:: Exercise set ::
1: In the critique of the ecomodernist manifesto, where did the writer first hear Ted Nordhaus and Michael Shellenberger speak?
2: Render this sentence from the critique of the ecomodernist manifesto in Spanish: "Cities may use less resources per unit of product, but they produce and use more resources overall."
3: Extend the critique of the ecomodernist manifesto, picking up after its final sentence.

:: Extract ::

The ecomodernist manifesto is the latest and most visionary document under the auspices of the ‘post-environmentalist’ think-tank the Breakthrough Institute. I first heard the Institute’s founders Ted Nordhaus and Michael Shellenberger speak at Berkeley some eight years ago, presenting their case for the “death of environmentalism” (hence the ‘post’ prefix). For half of the presentation I was thinking how much I agree. They claimed that environmentalists have to let go the idea of a pristine nature with which we have to live in harmony. We constantly rework nature, they argued; what worlds we create is a matter of choice. They also took issue with the professionalization of the ‘big green’ NGOs and their transformation into a vested interest fighting for this or that legislative gain - while losing the overall picture of systemic change which had inspired the early green movement. I couldn’t add more. Next I expected to hear about growth and capitalism, the type of worlds environmentalists may want to produce, the political choices at stake and the alliances they have to forge with labor, feminist or social justice movements to bring about systemic change.
Nope. In an amazing mishmash of critical theory, political liberalism and technological cornocupianism they came up with a government-funded ‘Apollo plan’ instead. Not one that would fly us to the moon again, but to an earth powered by nuclear plants and fed with GMOs. Post-environmentalists’ preferred allies were Monsanto and the nuclear industry, it turned out. This mishmash full of contradictions continues in the new manifesto.
The document starts with a celebration of technological progress, centralized production and urbanization. It assures us that population is peaking (true) and so does resource consumption (untrue). ‘Land-use change, overexploitation and pollution can peak and decline this century’, they argue, if the forces that brought us here continued. Well, then why write a manifesto in the first place? To ‘accelerate’ things, is the answer. This must be the first manifesto whose goal is to save a few years down the line. And why accelerate things? Ah, because problems are hitting the fan, it is implied. So we aren’t doing that well, are we? Could it be that, rather than accelerating the train of history, we might have to ‘pull the emergency brake’, as Walter Benjamin memorably put it?
‘Cities’, we are told, ‘perform far better than rural economies in providing efficiently for material needs while reducing environmental impacts’. Here, efficiency is confused with scale. Cities may use less resources per unit of product, but they produce and use more resources overall. This is precisely why footprints have increased, not declined with urbanization. Actually, the very indicator of ‘ecological footprint’, invoked in the manifesto, was invented to calculate the extent to which the consumption of cities extends beyond their borders. ‘Cities occupy just one to three percent of the Earth’s surface’, the manifesto says. Yes, but they are also responsible for the transformation of the remaining 97%.

Data extracted from a collection:

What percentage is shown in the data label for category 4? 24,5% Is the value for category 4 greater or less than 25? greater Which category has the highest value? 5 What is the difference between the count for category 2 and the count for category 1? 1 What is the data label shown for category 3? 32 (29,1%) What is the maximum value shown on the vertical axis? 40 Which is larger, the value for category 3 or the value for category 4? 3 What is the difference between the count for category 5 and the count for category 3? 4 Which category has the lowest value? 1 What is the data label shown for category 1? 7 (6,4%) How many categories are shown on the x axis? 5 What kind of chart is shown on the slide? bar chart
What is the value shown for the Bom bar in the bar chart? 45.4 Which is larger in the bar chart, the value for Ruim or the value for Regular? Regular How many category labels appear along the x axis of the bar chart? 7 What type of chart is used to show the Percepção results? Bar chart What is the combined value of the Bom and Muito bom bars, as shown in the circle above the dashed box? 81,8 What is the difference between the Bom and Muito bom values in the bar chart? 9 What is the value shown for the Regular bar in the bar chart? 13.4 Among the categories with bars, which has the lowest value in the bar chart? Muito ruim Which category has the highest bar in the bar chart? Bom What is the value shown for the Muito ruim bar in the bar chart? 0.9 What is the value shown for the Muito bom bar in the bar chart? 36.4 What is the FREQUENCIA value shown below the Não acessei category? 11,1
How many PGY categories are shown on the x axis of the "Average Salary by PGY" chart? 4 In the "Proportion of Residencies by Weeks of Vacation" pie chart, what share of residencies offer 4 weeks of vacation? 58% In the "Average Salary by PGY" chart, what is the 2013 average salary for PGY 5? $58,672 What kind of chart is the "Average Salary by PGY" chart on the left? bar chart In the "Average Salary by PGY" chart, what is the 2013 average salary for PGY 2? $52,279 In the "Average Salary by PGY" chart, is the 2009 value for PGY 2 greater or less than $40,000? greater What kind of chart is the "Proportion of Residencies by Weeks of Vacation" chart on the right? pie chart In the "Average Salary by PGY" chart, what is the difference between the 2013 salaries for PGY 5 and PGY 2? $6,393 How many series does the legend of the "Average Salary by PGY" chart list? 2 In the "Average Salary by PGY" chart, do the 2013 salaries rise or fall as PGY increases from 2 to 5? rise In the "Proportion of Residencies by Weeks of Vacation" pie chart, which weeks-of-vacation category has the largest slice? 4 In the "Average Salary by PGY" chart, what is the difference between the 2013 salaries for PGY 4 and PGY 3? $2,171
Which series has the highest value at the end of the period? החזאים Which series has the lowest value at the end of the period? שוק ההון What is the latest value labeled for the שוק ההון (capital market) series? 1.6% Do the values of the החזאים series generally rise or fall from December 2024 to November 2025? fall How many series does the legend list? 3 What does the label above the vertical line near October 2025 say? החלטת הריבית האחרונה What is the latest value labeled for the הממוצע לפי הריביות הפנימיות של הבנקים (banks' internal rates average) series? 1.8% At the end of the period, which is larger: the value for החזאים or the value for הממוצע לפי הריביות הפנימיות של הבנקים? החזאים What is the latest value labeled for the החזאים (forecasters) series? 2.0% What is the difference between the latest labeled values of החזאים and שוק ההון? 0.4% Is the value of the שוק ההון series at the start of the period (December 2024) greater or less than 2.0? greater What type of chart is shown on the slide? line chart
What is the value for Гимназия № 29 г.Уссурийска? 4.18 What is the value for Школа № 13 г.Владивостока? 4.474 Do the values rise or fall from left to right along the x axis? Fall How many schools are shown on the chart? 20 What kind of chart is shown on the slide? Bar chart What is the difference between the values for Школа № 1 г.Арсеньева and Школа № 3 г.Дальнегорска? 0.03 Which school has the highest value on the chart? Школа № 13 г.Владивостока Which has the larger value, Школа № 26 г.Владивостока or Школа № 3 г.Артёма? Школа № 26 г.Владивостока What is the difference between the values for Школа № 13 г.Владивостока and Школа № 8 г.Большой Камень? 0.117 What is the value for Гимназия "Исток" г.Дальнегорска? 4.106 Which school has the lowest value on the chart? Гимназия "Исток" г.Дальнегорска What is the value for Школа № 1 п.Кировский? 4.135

:: Answers by item ::
1: At Berkeley, some eight years ago.

2: Puede que las ciudades usen menos recursos por unidad de producto, pero en conjunto producen y usan más recursos.

3:
‘The technologies that humankind’s ancestors used to meet their needs [had] much higher per-capita impacts on the environment’, we read. The ‘proof’ for this is that, in the Pleistocene, native Americans had cleared forests and hunted mammals to extinction. If older technologies had more impact per capita indeed, industrialization in China would have come with a decline, not an increase in per capita emissions, energy or resource use. Everywhere, and without exception, the transition from rural to urban/industrial economies has come with a total increase, not decrease, of resource and energy use, both in absolute and per capita terms (this should not be confused with the fact that the environmental impact per unit of product declines as an economy grows). The only resource whose use has declined are forests, but this has to do with the shift to fossil fuels, not with efficiency improvements in the use of forests. (The effects of so-called forest transitions on biodiversity are also questionable, to say the least).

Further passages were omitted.